Botschaft des Sommers ...

Bild zeigt Annelie Kelch
von Annelie Kelch

Ein Sehnen, tausendfach, schwingt in den Lüften;
zerrissen längst: der Trauerflor des Winters.

Der Sommer stürzt ins Land
mit lichterlohen Farben –
wie Schmerzensschreie
verwundeter Vögel über
stille Gärten, darin die ersten
Flammen züngeln vor dem großen Brand.

Das Feuer schwelt;
im Startloch hockt auf heißen Kohlen:
Helios mit siebensterniger Glorie. –
Des Nachts schleicht ein dürstender Mond
um die Dächer der Städte, darob noch
der Frühlingsglanz leuchtender Augen hängt.

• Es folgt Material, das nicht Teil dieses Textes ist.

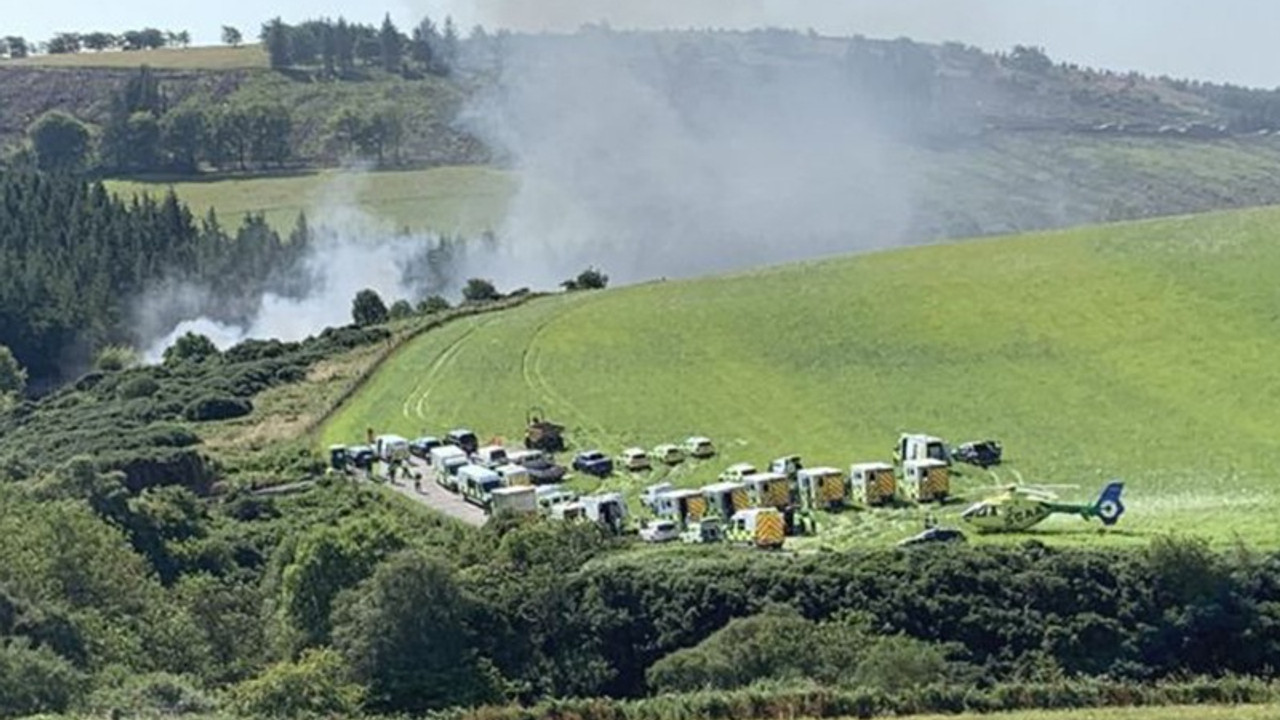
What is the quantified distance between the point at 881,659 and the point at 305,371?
6513 cm

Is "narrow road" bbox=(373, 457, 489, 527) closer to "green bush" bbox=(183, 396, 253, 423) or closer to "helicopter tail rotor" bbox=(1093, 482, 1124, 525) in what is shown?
"green bush" bbox=(183, 396, 253, 423)

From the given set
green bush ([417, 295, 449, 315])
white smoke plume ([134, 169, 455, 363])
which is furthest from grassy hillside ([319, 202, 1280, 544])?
white smoke plume ([134, 169, 455, 363])

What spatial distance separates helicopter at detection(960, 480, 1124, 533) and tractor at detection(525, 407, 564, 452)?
22322 millimetres

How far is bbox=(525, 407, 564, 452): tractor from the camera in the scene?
76188mm

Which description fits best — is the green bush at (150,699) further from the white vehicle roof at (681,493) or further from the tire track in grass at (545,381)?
the tire track in grass at (545,381)

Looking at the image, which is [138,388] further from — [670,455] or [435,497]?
[670,455]

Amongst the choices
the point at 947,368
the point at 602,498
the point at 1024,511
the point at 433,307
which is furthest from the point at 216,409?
the point at 1024,511

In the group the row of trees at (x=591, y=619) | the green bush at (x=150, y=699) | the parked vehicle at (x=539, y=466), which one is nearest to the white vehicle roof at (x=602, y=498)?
the parked vehicle at (x=539, y=466)

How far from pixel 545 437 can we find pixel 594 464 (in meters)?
5.25

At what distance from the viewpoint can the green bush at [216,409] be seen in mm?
92875

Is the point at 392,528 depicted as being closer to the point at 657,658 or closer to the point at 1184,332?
the point at 657,658

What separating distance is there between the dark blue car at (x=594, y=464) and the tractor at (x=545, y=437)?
11.6 feet

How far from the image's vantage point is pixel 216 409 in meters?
93.4

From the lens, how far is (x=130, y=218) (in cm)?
16162
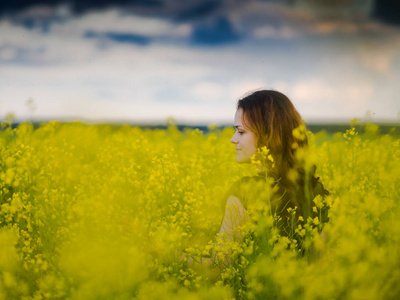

Über Wiesen und Wälder streicht mit grünen Fingern
der Wind, beseelt sakrale Bäume mit Blättern
und krönt ihre tapferen Stämme.

Die Geburt eines neuen Sommers beginnt im Schoß
der Erde: Sintflut der Blüten und Blätter, Feuer und
Wasser zugleich – ein Debüt der Rosen.
Kritik verstummt, als lebten wir in friedlichen Zeiten.

Des Sommers Botschaft fällt ins Dorf gleich Tau,
der den Morgen speist. Schon blutet der verletzliche
Mohn wie ein zufälliger Schmiss, verwaist inmitten
hoher Halme und vor der schwarzen Wand der Gewitter.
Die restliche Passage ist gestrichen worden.